### TEXT PROVIDED
BEGIN

In 1957, 7 years after the original enactment of the Town's zoning ordinance, application was made to rezone Andrea Acres for commercial use, and this was denied by the Town Board. In the early 1960's the Town Board came to believe that the original 1950 zoning ordinance was becoming outdated and undertook various studies to update and amend it in accordance with developing needs. One avowed objective of the Board was the attraction of commercial development. In furtherance of its objectives the Board retained the expert planning assistance of Planners Collaborative; actual and proposed land use and related zoning maps were prepared, as well as physical characteristics maps of the Town; a comprehensive 'outdoor recreation study' was made, and topographical surveys, population studies, present and expected, and water and sewer studies were made, and proposed master zoning plans were assembled.

END

### PROVIDED INFORMATION
BEGIN

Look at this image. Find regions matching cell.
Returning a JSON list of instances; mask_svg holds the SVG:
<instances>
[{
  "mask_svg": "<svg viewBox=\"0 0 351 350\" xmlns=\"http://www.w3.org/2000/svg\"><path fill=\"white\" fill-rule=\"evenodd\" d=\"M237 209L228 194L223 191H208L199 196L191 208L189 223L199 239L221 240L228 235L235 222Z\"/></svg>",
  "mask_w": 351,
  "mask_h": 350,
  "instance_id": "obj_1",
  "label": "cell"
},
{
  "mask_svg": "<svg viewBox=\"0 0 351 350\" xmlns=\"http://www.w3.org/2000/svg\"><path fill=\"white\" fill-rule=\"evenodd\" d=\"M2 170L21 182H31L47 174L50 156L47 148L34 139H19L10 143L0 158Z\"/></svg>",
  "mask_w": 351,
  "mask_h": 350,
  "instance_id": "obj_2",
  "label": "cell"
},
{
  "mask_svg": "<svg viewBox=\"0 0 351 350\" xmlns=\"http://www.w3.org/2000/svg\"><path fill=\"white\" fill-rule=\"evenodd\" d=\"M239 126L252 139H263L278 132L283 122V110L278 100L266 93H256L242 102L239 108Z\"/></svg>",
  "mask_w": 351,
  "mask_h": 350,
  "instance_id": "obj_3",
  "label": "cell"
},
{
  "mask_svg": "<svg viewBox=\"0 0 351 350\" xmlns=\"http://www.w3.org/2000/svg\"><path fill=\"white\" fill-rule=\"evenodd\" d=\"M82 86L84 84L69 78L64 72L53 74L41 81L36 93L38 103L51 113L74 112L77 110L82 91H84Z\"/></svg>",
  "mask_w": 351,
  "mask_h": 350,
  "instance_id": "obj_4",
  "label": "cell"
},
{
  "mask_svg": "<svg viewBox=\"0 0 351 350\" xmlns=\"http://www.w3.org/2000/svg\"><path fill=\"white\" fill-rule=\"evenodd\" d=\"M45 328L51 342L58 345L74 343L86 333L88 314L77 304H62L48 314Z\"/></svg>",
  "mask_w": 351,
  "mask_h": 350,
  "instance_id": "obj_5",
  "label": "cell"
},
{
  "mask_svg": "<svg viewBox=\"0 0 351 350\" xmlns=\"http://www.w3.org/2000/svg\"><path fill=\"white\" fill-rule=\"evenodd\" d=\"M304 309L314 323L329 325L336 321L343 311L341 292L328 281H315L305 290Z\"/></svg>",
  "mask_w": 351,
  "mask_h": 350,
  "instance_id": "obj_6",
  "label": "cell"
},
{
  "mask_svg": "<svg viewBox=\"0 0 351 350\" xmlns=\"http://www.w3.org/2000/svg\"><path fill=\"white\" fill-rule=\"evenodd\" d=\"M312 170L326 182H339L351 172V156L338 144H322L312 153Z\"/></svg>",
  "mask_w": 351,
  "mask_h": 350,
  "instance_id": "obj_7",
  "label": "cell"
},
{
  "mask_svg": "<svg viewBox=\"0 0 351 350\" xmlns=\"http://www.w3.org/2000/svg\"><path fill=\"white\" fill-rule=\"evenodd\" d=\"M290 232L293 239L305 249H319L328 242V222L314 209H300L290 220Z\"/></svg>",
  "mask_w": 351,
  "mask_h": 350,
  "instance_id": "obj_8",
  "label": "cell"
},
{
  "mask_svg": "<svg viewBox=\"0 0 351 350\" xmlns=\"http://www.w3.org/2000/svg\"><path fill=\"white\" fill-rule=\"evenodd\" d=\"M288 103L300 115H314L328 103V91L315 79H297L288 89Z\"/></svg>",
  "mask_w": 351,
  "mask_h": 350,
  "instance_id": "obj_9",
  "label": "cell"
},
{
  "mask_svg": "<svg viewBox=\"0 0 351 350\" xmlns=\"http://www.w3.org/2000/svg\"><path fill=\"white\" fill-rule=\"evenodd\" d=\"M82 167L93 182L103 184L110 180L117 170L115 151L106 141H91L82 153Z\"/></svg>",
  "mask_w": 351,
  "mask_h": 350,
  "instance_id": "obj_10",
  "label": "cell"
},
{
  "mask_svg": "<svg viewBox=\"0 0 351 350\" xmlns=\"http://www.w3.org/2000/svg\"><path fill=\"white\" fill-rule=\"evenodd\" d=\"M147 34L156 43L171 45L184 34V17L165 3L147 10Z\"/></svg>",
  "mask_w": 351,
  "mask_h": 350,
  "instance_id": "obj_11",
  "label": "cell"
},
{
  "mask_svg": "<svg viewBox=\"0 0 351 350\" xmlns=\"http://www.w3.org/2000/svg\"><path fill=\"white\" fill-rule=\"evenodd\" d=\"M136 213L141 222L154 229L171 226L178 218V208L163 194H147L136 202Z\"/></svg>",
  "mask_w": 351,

END

### GIVEN EXERCISE 1
In the zoning passage, whose expert planning assistance did the Town Board retain?
### GIVEN EXERCISE 2
Please tally the lines of the records that contain the string "instances" and give only the number.

### CORRECT ANSWER 1
Planners Collaborative

### CORRECT ANSWER 2
2